THE RECORDS:
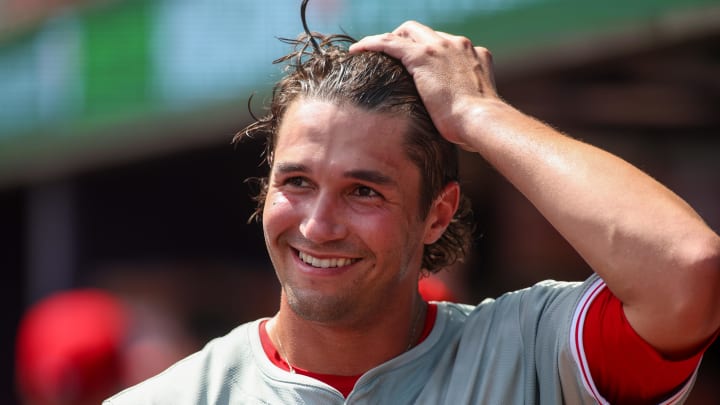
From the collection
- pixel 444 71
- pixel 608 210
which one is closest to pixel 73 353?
pixel 444 71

EXERCISE PROMPT:
Please write out the lines above word for word, leaving out the pictures.

SOLUTION FOR THIS EXERCISE:
From the collection
- pixel 444 71
- pixel 608 210
which one is closest to pixel 73 353?
pixel 444 71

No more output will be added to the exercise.